Matt: Yeah, yeah, it threw me, too. It's the eyes—it makes you think "dinga-dinga-ding-ding-dong-dong-ding". But, anyway…he's NOT that. But lemme' tell you about this scam of a restaurant that he had!

Lita (shaking her head): I will NEVER forget this! Go 'head, Matt!

Matt: Ok, well…me and Lita were craving some Chinese food one night, right? Ok, well we were walking along the one boardwalk on Maui and we spot this restaurant called "The Dragon's House of Chinese Food" We shrug and go on ahead in. Well, we're talking to the waitress and we tell her that we're wrestlers, but we're on vacation. She gets kind of excited, we give her our autographs and she explains that Ricky Steamboat is the owner!

Jeff: No shit? Wow!

Matt: Well, when we place our orders—I order shrimp fried rice and Lita, I think you ordered the same thing?

Lita: Yeah, I did!

Matt: Ok, our dishes come and they smell and look delicious! I take one bite out of mine and it tastes SO familiar—a lot like home, right?

Jeff: That's a good thing, right?

Matt: Well, NORMALLY, it would be, but not THIS time! Jeff, remember when mom used to make us Rice-A-Roni when we were kids? We used to LOVE it!

Jeff: Yeah, I remember.

Matt: Okay, well, APPARENTLY, so did Rick Steamboat!

Jeff: Wh-wha? What do you mean?

Matt: This "cuckoo for Cocoa Puffs" bastard served us Rice-A-Roni with cheap, popcorn shrimp thrown in, trying to call it shrimp fried rice!

Jeff (laughing): Damn…that's rich, hahaha!

Lita: Oh, remember the waitress? Look, her accent was so fake and thick, you could cut it with a saw! "prace your orda', fye dolla'!" You can't put white facepaint on a white girl and try to sell her off as "Chinese". I mean, really—what was he thinking with THAT charade?

Matt: Ahh…memories, hahahaaaa!


So we'll leave them be for the time being and join up with DX, who have briefly landed…

HHH: Ok, ease it down…there we go! Ok, ref, do your job!

Ref: 1…2…3! (rings bell)

X-Pac: Hunter, you know, this is a long ass flight! We're gonna' lose MAD time if you keep flying around pinning the damn mountains with this…bus here!

HHH: Hey hey, now…we'll make it! We'll be ok!

HBK: Look, we'd BETTER make it! The Heart-Break KID ain't gonna' go all this way just to lose!
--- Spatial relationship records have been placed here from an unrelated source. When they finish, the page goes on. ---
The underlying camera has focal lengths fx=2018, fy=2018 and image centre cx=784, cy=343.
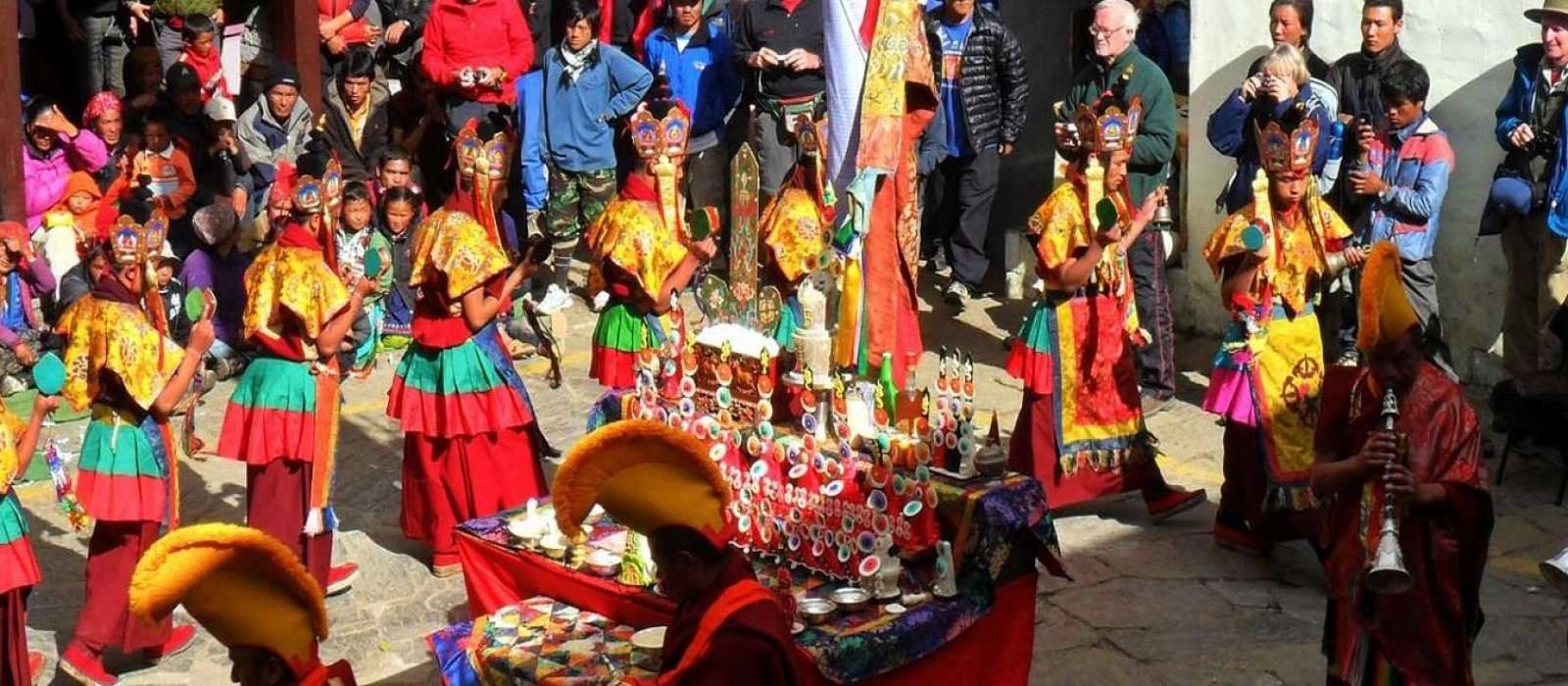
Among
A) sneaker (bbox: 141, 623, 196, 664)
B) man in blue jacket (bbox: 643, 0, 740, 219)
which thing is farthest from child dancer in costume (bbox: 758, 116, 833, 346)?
man in blue jacket (bbox: 643, 0, 740, 219)

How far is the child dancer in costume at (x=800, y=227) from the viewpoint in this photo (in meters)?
9.78

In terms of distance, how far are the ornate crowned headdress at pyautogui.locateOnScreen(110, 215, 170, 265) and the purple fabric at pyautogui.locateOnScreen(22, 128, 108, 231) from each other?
5.03 m

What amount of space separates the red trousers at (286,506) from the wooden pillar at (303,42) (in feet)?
19.3

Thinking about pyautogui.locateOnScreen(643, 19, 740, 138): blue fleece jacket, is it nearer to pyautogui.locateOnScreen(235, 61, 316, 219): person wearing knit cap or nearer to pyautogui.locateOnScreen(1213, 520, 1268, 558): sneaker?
pyautogui.locateOnScreen(235, 61, 316, 219): person wearing knit cap

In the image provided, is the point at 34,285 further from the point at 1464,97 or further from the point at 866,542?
the point at 1464,97

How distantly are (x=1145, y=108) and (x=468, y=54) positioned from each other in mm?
4757

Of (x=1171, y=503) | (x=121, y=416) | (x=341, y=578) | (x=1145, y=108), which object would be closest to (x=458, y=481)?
(x=341, y=578)

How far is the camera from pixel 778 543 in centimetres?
768

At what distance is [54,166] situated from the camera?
13.1 m

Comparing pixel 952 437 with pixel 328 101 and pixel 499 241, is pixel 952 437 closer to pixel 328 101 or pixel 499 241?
pixel 499 241

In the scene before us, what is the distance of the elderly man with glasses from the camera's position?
11.6 meters

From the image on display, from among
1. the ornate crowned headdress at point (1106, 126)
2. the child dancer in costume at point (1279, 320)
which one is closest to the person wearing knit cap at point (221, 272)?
the ornate crowned headdress at point (1106, 126)

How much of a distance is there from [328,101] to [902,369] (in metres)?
6.99

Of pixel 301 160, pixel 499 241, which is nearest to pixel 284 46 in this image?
pixel 301 160
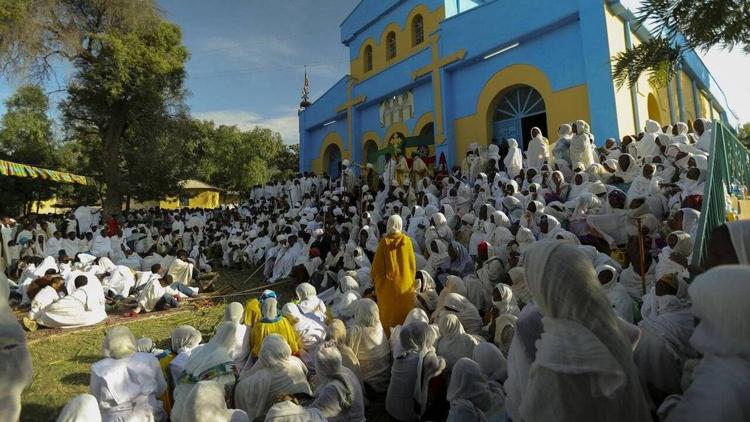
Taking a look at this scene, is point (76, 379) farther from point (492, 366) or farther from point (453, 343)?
point (492, 366)

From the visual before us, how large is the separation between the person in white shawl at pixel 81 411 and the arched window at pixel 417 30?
14577 mm

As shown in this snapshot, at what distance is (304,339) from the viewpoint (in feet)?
14.3

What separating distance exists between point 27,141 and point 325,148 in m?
16.4

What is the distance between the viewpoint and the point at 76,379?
4570 millimetres

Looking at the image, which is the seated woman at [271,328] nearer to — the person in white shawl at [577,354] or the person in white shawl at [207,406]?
the person in white shawl at [207,406]

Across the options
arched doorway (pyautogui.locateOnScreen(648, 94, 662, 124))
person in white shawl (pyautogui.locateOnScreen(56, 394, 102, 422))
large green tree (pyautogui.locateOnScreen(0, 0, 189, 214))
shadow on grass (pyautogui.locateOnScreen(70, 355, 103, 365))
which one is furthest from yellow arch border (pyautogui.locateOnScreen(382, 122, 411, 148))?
person in white shawl (pyautogui.locateOnScreen(56, 394, 102, 422))

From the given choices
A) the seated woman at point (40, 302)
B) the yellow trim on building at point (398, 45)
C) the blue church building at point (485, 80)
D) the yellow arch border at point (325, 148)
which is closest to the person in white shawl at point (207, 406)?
the seated woman at point (40, 302)

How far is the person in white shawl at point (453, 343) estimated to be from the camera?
3413 millimetres

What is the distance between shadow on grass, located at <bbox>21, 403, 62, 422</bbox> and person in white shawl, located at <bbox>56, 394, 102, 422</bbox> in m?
1.97

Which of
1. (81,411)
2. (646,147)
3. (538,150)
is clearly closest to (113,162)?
(538,150)

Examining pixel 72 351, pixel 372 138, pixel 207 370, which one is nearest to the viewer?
pixel 207 370

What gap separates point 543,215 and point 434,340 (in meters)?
3.46

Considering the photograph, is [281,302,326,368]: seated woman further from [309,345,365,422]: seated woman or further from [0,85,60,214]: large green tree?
[0,85,60,214]: large green tree

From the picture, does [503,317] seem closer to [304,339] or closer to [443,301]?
[443,301]
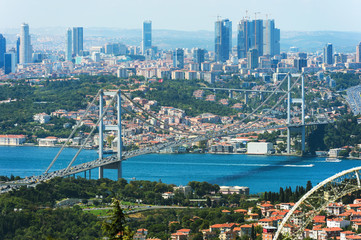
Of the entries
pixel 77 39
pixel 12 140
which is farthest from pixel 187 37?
pixel 12 140

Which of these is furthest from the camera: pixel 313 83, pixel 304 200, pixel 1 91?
pixel 313 83

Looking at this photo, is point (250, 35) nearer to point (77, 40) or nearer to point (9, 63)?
point (77, 40)

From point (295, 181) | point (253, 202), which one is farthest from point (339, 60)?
point (253, 202)

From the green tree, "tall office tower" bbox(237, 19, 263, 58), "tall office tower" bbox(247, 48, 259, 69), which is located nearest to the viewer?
the green tree

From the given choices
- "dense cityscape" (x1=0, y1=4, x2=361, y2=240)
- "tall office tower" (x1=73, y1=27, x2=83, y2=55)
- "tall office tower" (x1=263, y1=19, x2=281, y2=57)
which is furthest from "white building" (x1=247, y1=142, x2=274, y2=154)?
"tall office tower" (x1=73, y1=27, x2=83, y2=55)

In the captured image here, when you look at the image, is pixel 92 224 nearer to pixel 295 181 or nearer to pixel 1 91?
pixel 295 181

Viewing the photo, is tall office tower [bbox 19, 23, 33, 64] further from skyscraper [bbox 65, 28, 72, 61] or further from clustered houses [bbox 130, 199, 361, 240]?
clustered houses [bbox 130, 199, 361, 240]

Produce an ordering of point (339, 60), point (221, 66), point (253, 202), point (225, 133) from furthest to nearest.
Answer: point (339, 60) → point (221, 66) → point (225, 133) → point (253, 202)

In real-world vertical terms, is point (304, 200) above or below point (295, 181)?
above
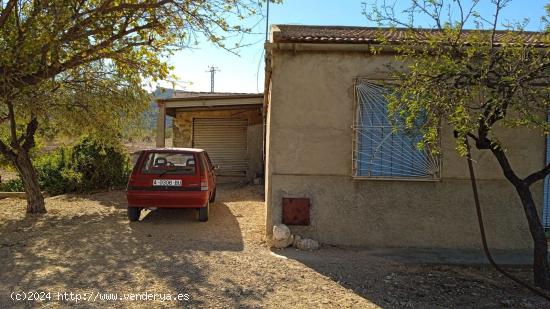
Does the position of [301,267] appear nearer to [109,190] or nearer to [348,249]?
[348,249]

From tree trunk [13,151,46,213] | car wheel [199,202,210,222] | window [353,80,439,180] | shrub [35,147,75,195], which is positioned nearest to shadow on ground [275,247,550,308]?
window [353,80,439,180]

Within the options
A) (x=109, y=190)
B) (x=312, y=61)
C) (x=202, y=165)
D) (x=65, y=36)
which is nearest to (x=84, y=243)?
(x=202, y=165)

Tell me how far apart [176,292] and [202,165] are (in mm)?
3923

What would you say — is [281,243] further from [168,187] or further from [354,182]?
[168,187]

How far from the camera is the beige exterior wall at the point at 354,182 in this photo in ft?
23.1

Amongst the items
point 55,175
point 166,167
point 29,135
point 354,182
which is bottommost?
point 55,175

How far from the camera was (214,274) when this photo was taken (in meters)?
5.51

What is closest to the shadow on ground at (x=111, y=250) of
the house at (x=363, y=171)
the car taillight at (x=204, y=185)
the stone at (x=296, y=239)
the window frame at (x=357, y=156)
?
the car taillight at (x=204, y=185)

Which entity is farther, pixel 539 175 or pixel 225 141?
pixel 225 141

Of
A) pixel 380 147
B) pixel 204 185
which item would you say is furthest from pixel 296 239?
pixel 204 185

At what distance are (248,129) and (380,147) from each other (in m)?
9.25

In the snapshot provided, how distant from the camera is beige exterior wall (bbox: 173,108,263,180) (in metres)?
15.8

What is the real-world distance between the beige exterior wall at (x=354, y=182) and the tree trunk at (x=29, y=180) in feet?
18.4

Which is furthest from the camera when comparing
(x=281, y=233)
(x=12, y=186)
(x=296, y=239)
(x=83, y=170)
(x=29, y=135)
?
(x=12, y=186)
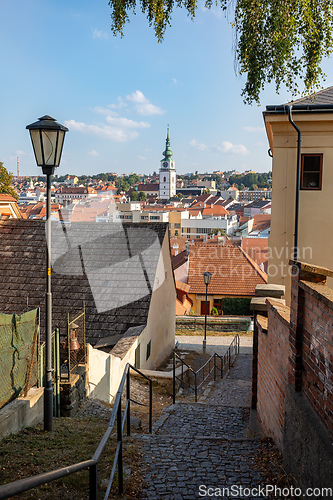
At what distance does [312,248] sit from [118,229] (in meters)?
5.82

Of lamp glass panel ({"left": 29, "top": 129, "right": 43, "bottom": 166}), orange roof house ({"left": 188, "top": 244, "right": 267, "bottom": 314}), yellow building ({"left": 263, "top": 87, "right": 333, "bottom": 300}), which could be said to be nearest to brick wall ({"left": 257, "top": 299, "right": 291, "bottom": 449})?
lamp glass panel ({"left": 29, "top": 129, "right": 43, "bottom": 166})

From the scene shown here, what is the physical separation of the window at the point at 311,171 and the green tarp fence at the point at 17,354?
286 inches

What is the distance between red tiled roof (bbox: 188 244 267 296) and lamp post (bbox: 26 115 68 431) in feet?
77.4

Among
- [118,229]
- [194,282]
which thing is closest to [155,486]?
[118,229]

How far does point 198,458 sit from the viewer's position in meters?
4.60

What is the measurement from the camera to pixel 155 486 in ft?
12.8

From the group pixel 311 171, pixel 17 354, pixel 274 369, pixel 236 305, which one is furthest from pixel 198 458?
pixel 236 305

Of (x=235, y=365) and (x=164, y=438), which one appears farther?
(x=235, y=365)

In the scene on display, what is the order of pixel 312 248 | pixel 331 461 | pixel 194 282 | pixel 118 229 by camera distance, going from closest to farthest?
pixel 331 461 → pixel 312 248 → pixel 118 229 → pixel 194 282

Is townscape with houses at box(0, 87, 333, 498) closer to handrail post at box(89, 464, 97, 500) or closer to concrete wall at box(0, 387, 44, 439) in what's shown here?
concrete wall at box(0, 387, 44, 439)

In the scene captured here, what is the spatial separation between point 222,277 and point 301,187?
65.3 ft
This is a 9-hour flight, we ain't got no time ta' waste!

HHH: Ok, I get it, Shawn. Just one more mountain, pleeeeeeeease?

X-pac glances at HHH and rolls his eyes…

X-Pac: Aw fuck, not THIS shit again, Hunter!

HBK turns and sees Hunter's bottom lip poking out as his head is bowed down and he looks at HBK with the big, sad, soulful eyes…

HBK (pounding the dashboard): Damn it, Hunter! That's not playing fair! You know I can't resist the "big, soulful eyes" routine, c'mon, man!

HHH starts making his bottom lip start to quiver…

HBK: ALRIGHT, ALRIGHT…pick a mountain—we'll land on top of it and you can…you can go over on the mountain, OKAY! But this is the last one, hear?

HHH (smiling again): Ok, over there—ooooh, that one's nice and pointy, like Steph's nipples! I wanna' pin THAT one, I wanna' pin THAT one!

X-Pac and HBK look at each other and just sigh…


Trish seems to be thinking about a life of crime and deception. Think she'll go for it? Who else will fall victim to Ricky Steamboat's "Chinese Cuisine"? Does Hunter's soulful eyes routine work on Stephanie? (Let's hope it does, he needs to use it to stop her from eating them out of house and home—you'll get that one if you've read the last 3 Adventures, lol) .Finally, could it be? Could Hogan's legdrop cure Cancer? I mean, it stopped a 747, right? Hehehe…I'll bet if you ask Hogan, he'll say it not only "kills Cancer, DUDES—it's the cure for AIDS, too Brother!"